● **WORK INSTRUCTION**:
Once you find the line with "eMMC — Being Shipped", output it and every line after it exactly, through the last line of the listing, but no pictures.

● **GIVEN RECORDS**:
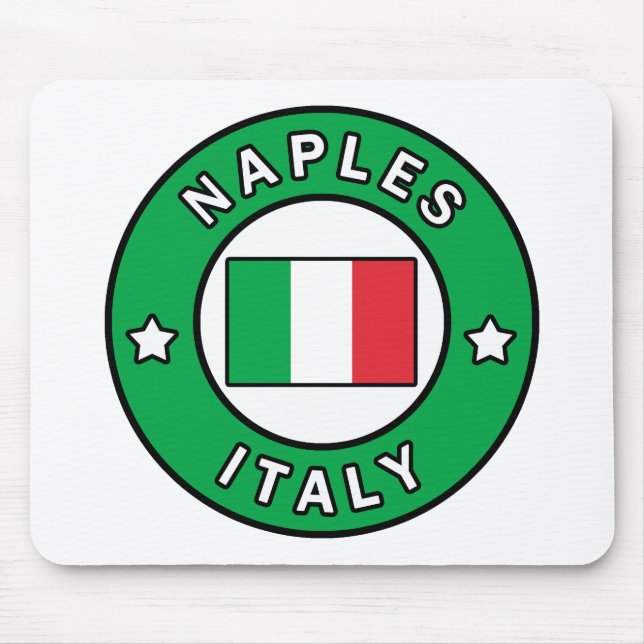 Naples Italy Mouse Pad (Front)
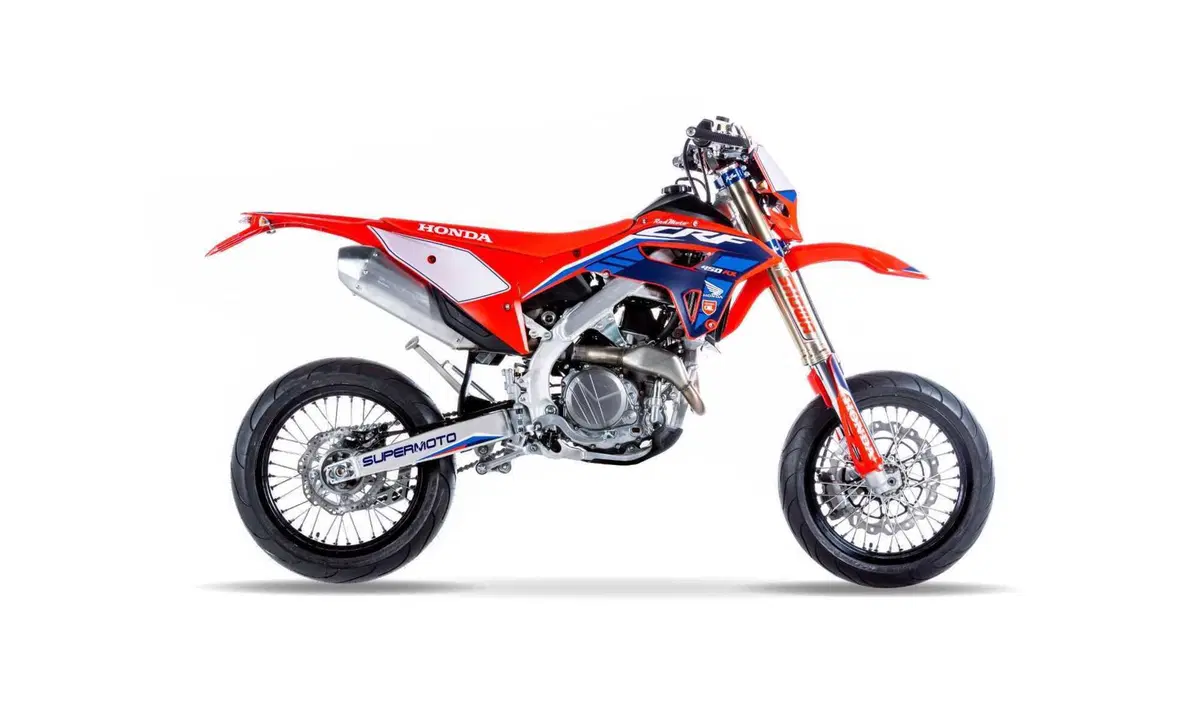 Honda CRF 450RX Supermoto CRF 450RX Supermoto (2023 - 24) (2)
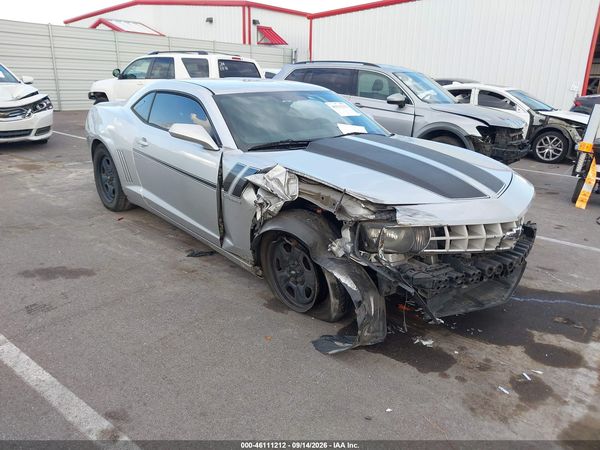 2012 CHEVROLET CAMARO 2LS — I1
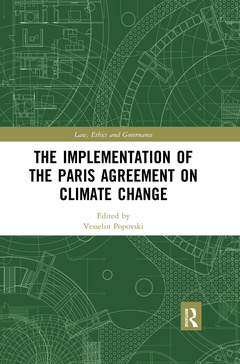 Couverture de l’ouvrage The Implementation of the Paris Agreement on Climate Change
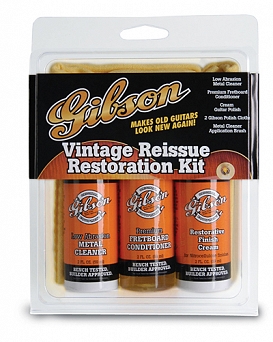 GIBSON Vintage Reissue Restoration Kit - Zestaw do konserwacji gitary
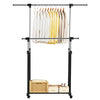 Height Adjustable Extendable Double Rail Clothes Rack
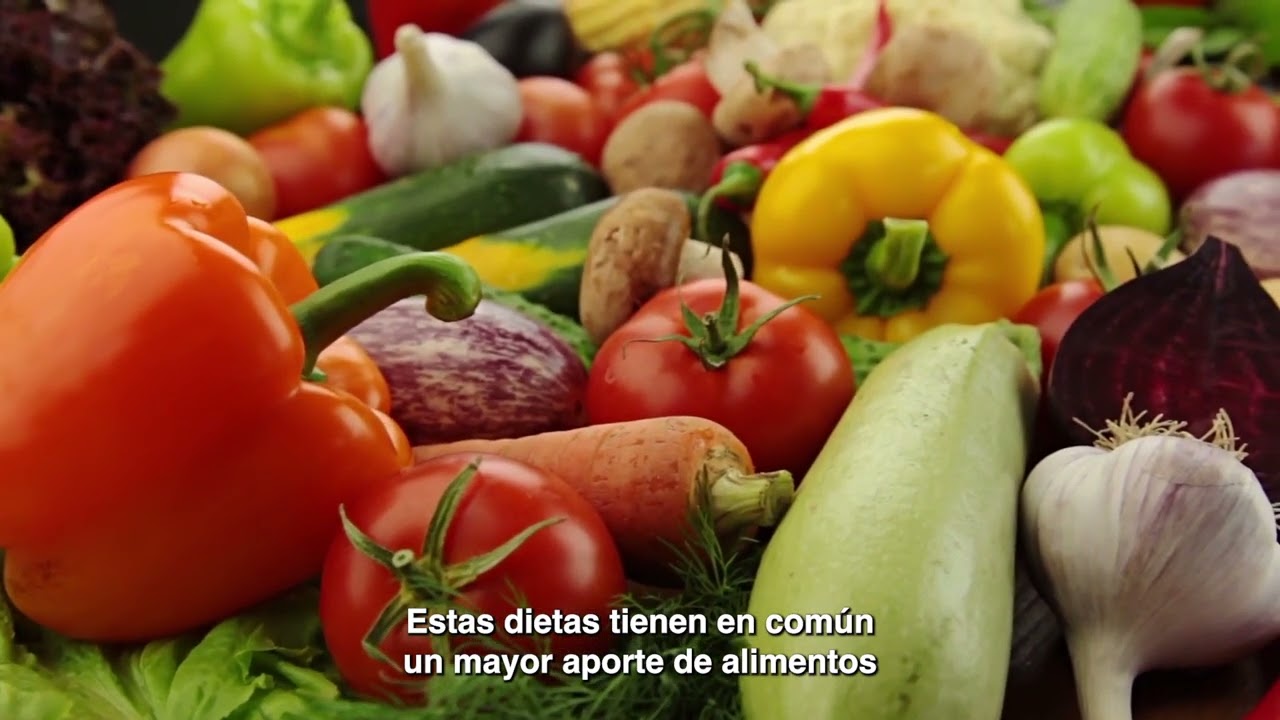 Alimentación saludable y sostenible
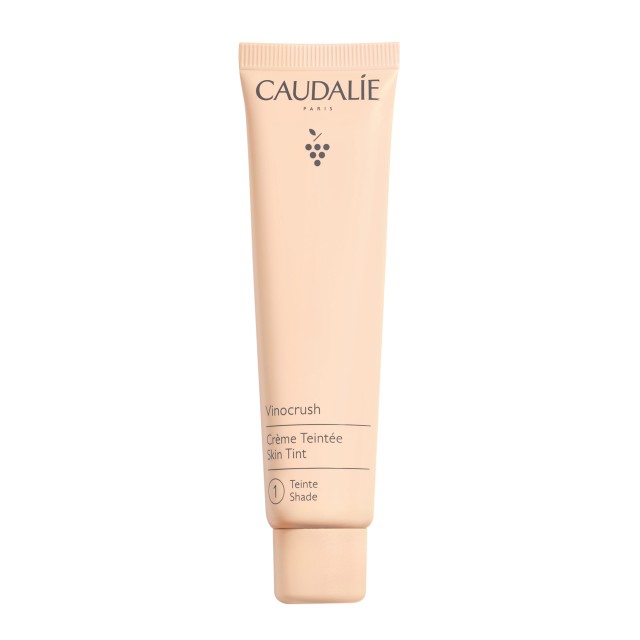 CAUDALIE VINOCRUSH SKIN TINT 1 ΚΡΕΜΑ ΜΕ ΧΡΩΜΑ 30 ML  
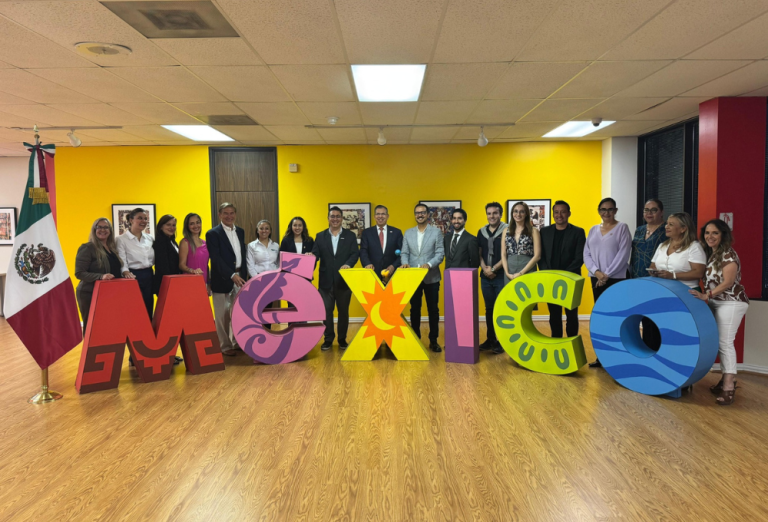 Dallas recibe al Meet México Roadshow 2025:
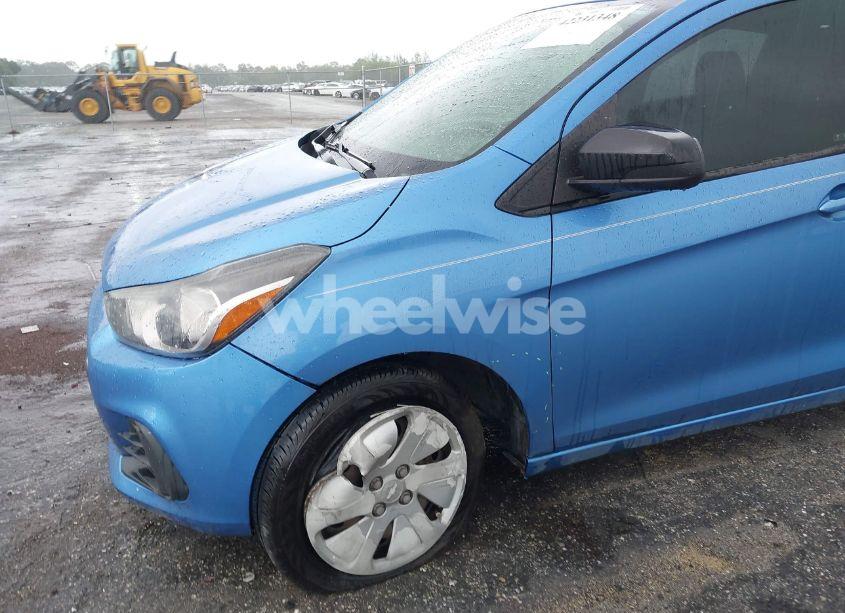 Photo 6 of 2018 Chevrolet Spark LS CVT (VIN KL8CB6SA4JC438500)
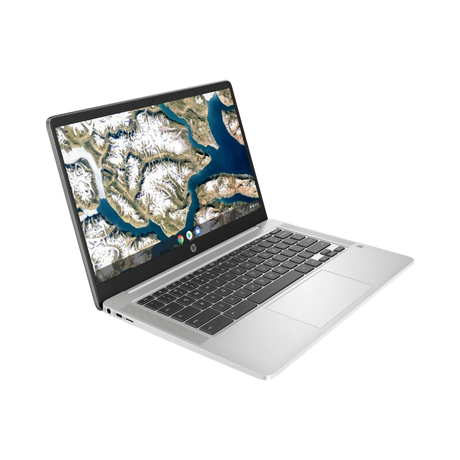 HP 14A-NA0131 14" Chromebook, Intel Pentium Silver N5030, 4GB RAM, 64GB eMMC — Being Shipped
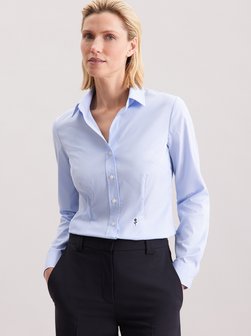 Damen Hemdbluse - Streifen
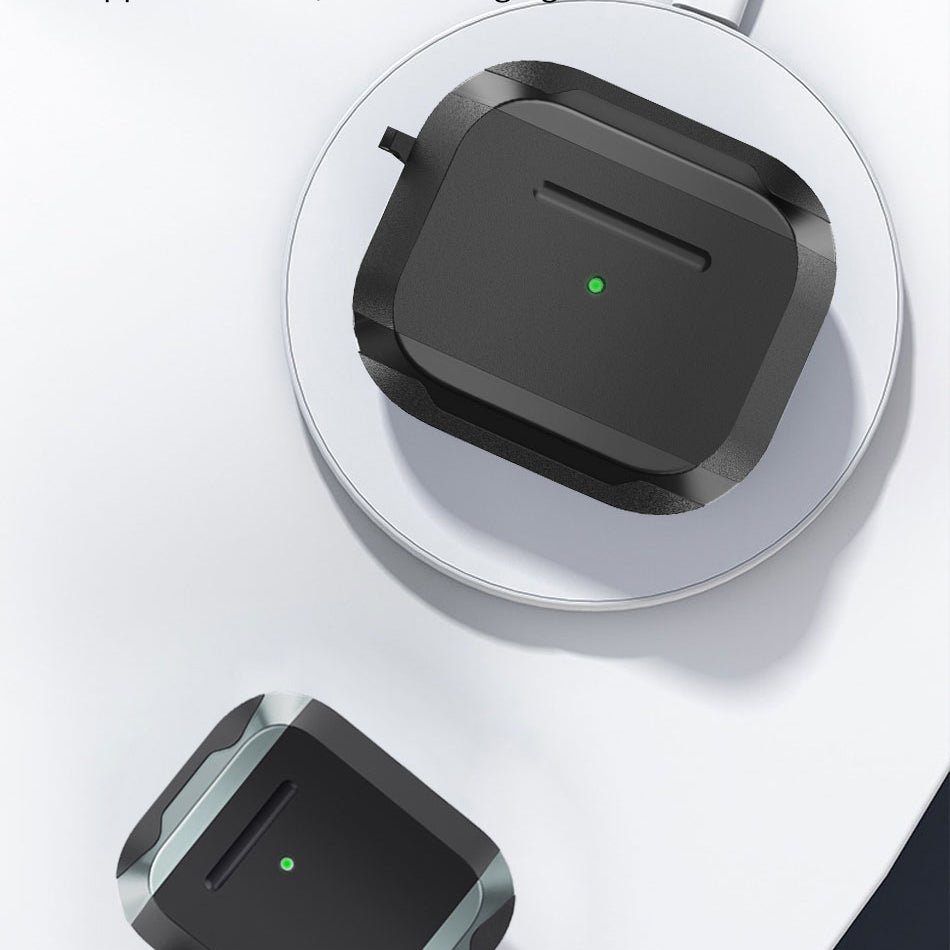 Apple Airpods Pro Case Wiwu JD-102 Defender Anti-Shock Protective Case Black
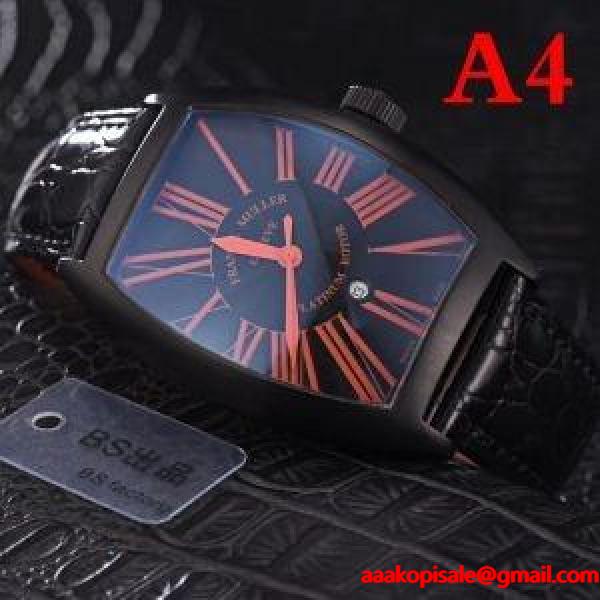 秋冬新作登場 フランクミュラー 男性用腕時計 2018ss FRANCK MULLER 今季気になる! 多色選択可_フランクミュラー FRANCK MULLER_ブランド コピー 激安(日本最大級)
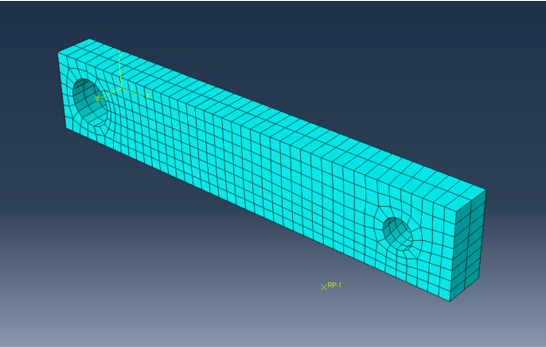 Half crank mesh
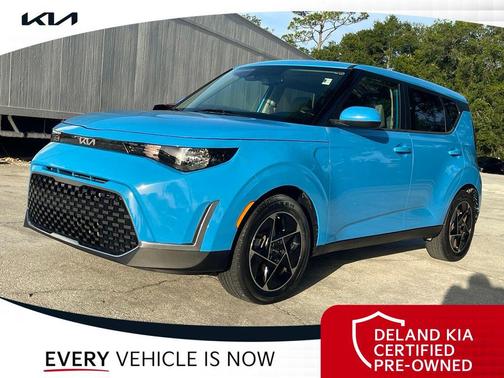Surf Blue 2023 Kia Soul EX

● **EXERCISE ANSWER**:
 HP 14A-NA0131 14" Chromebook, Intel Pentium Silver N5030, 4GB RAM, 64GB eMMC — Being Shipped
 Damen Hemdbluse - Streifen
 Apple Airpods Pro Case Wiwu JD-102 Defender Anti-Shock Protective Case Black
 秋冬新作登場 フランクミュラー 男性用腕時計 2018ss FRANCK MULLER 今季気になる! 多色選択可_フランクミュラー FRANCK MULLER_ブランド コピー 激安(日本最大級)
 Half crank mesh
Surf Blue 2023 Kia Soul EX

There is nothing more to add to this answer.